MERFISH is a powerful technique for spatially resolved transcriptomics, allowing for the visualization and analysis of gene expression patterns in tissue sections. In this example, we have explored the spatial distribution of different cell types in the human heart tissue using MERFISH data. We have also identified marker genes for different communities in the heart tissue, including atrial and ventricular regions. This analysis provides insights into the cellular composition and organization of the heart tissue, which can be further explored to understand the underlying biological processes and disease mechanisms.

15.2 Summary

TipKey Points
  • MERFISH data can be analyzed using Seurat functions for single-cell data, with spatial coordinates used for visualization.
  • Marker genes can be identified for different communities in the tissue, providing insights into cellular composition and organization.
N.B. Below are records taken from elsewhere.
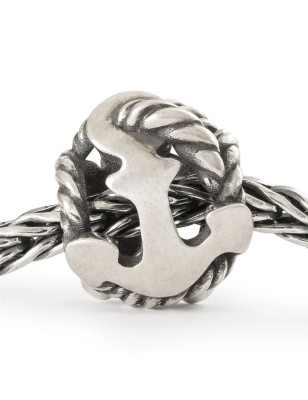 BEAD ROTTA SICURA TROLLBEADS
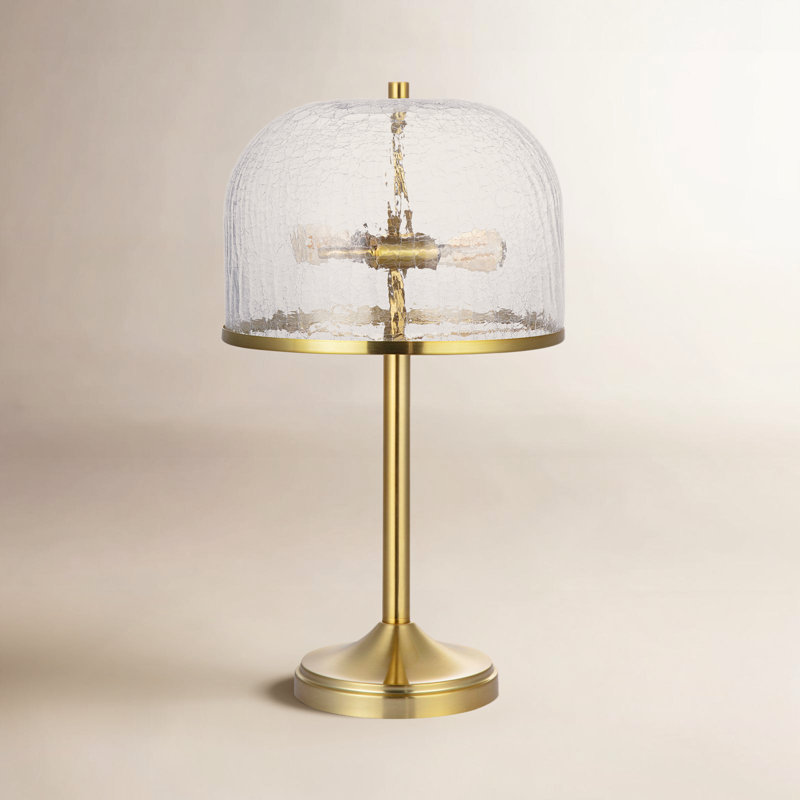 Lampe d'appoint Bethel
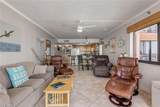 4141 Atlantic Avenue - Photo 16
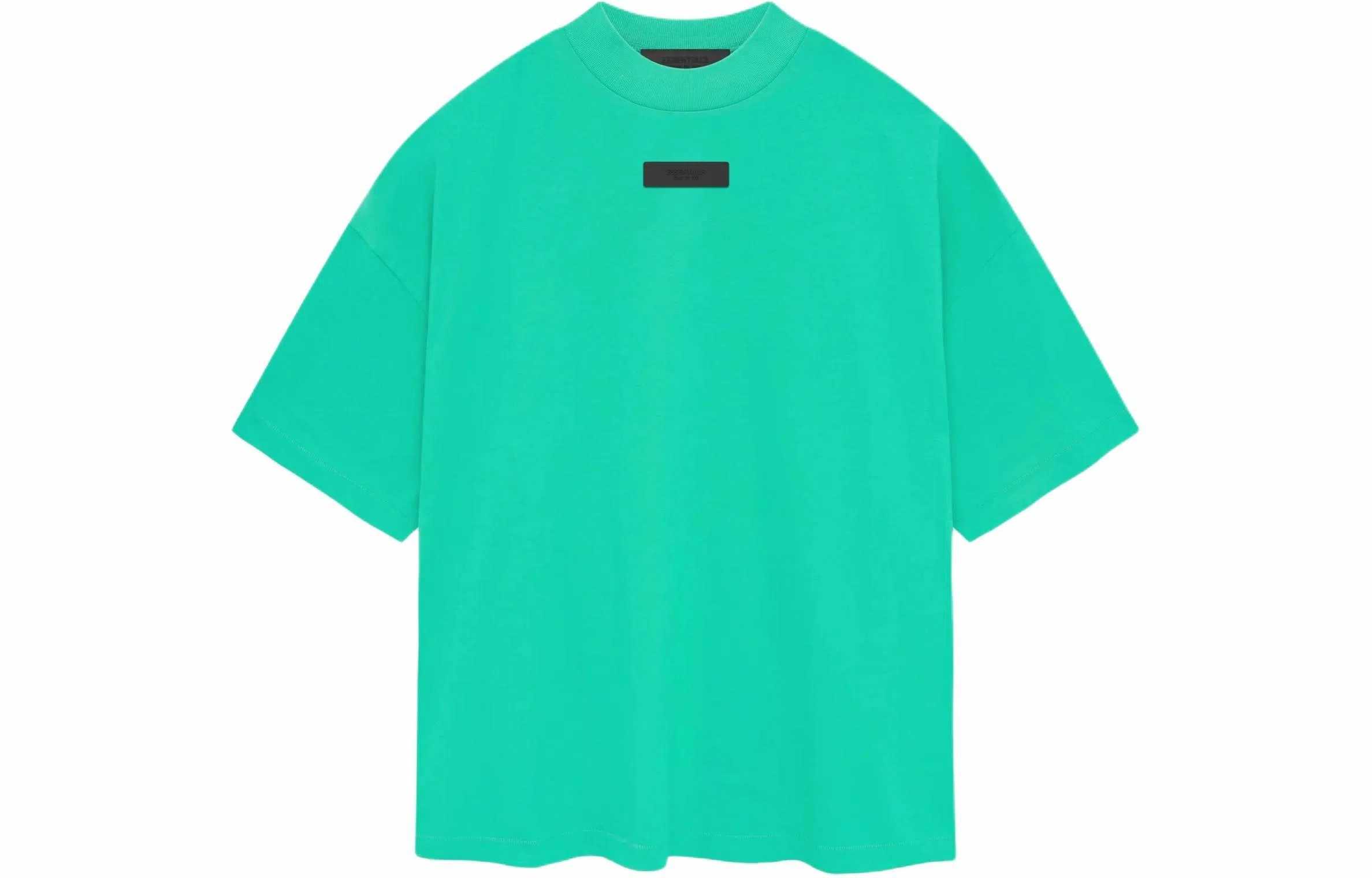 Fear of God Essentials SS24 Mint Leaf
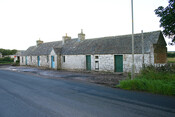 NC96SE0072 - Reay, D Miller's Cottage3.jpg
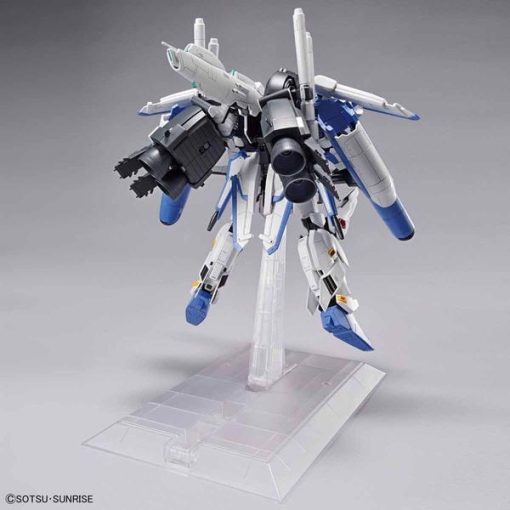 Gundam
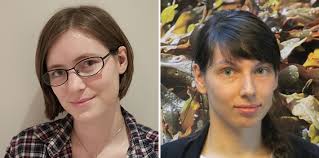 Does the hormone system contain an ability to plan for the future?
  • Visualization of gene expression patterns in the tissue context can reveal spatial distribution of cell types and regions.
  • MERFISH can be applied in a larger scale to compare gene expression patterns across different developmental stages or disease conditions, as can be more affordable compared to other spatial transcriptomics technologies.